The hottest crowd funding site in the internet is the KickStarter. The company’s mission is to encourage and help the creative projects brings to life. Kickstarter accepts funds from the public and the investors. Unlike many other crowd funding sites claims no ownership over the projects and the work they produce to get the funds to the projects.
There is no guarantee that people that post projects on Kickstarter will deliver on their projects, use the money to implement their projects, or that the completed projects will meet backers’ expectations. Kickstarter advises backers to use their own judgment on supporting a project. They also warn project leaders that they could be liable for legal damages from backers for failure to deliver on promises.
How to Start
The project submission process is really intuitive and straight forward. You just need to sign up and register your project details and you are encouraged to explain your project in great detail. There will be Kickstarter crews to validate your registered data and analyze the project standards and capacity to accept or reject the project.

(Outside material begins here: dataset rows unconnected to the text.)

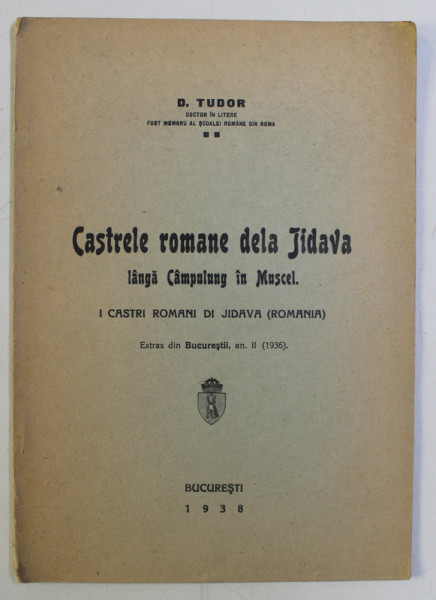 CASTRELE ROMANE DELA JIDAVA LANGA CUMPULUNG IN MUSCEL de D. TUDOR , 1938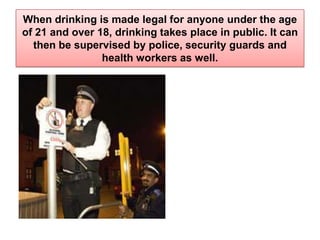 When drinking is made legal for anyone under the age of 21 and over 18, drinking takes place in public. It can then be supervised by police, security guards and health workers as well.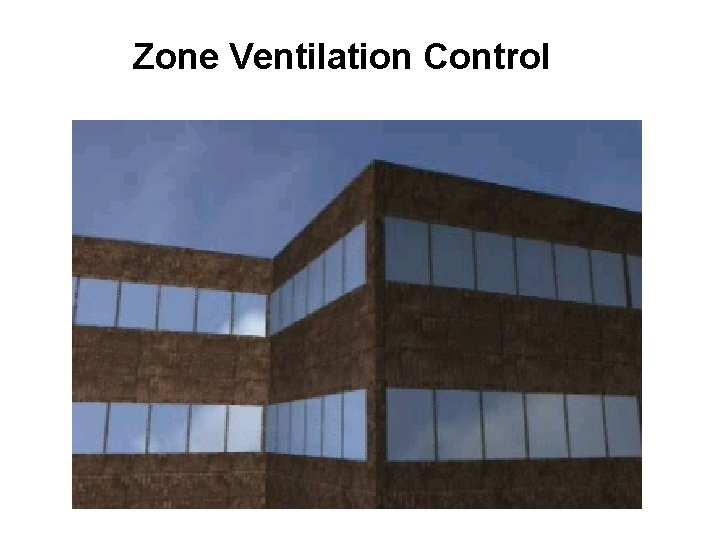 Zone Ventilation Control 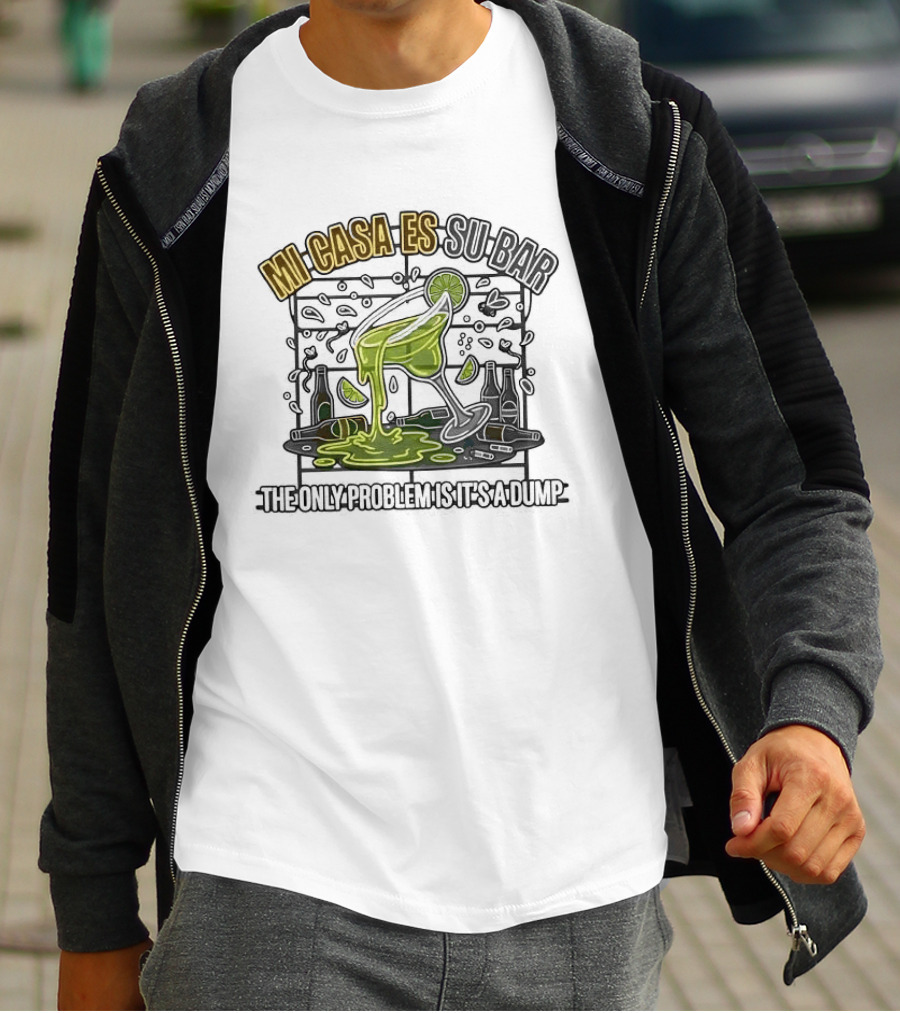 Mi Casa Es Su Bar The Only Problem Is It's A Dump Cinco De Drinko Party T-Shirt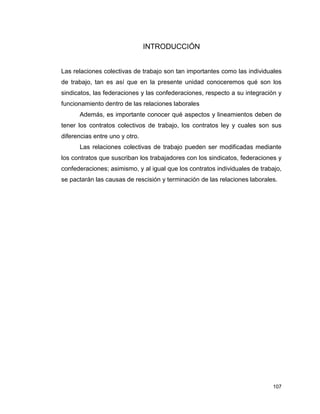 107
INTRODUCCIÓN
Las relaciones colectivas de trabajo son tan importantes como las individuales
de trabajo, tan es así que en la presente unidad conoceremos qué son los
sindicatos, las federaciones y las confederaciones, respecto a su integración y
funcionamiento dentro de las relaciones laborales
Además, es importante conocer qué aspectos y lineamientos deben de
tener los contratos colectivos de trabajo, los contratos ley y cuales son sus
diferencias entre uno y otro.
Las relaciones colectivas de trabajo pueden ser modificadas mediante
los contratos que suscriban los trabajadores con los sindicatos, federaciones y
confederaciones; asimismo, y al igual que los contratos individuales de trabajo,
se pactarán las causas de rescisión y terminación de las relaciones laborales.
 
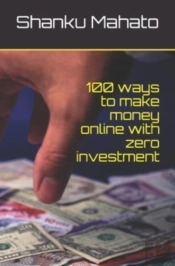 100 Ways To Make Money Online With Zero Investment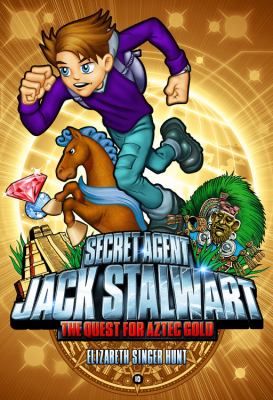 Secret Agent Jack Stalwart #10: : Mexico : The Quest For Aztec Gold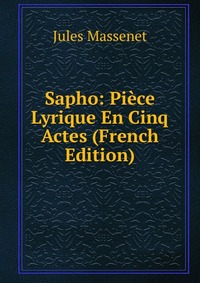 Sapho: Piece Lyrique En Cinq Actes (French Edition)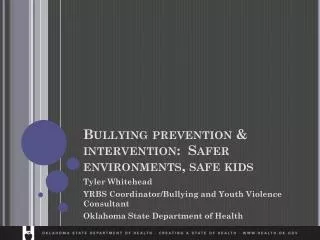 Bullying prevention &amp; intervention: Safer environments, safe kids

Once it is approved you have to set the minimum amount goal. People interested in your project will contribute some amount to your project. The pledged amount will be updated to show you how much you have collected and how much yet to fulfill your goal.
Downside of Kickstarter
The main downside in Kickstarter is that the person should be a permanent U.S resident with social security number. Unless you meet this criteria you are no longer eligible to register with the Kickstarter. And there will some small amount of fees the Kickstarter charges out of the fund/scholarship you will get for your project.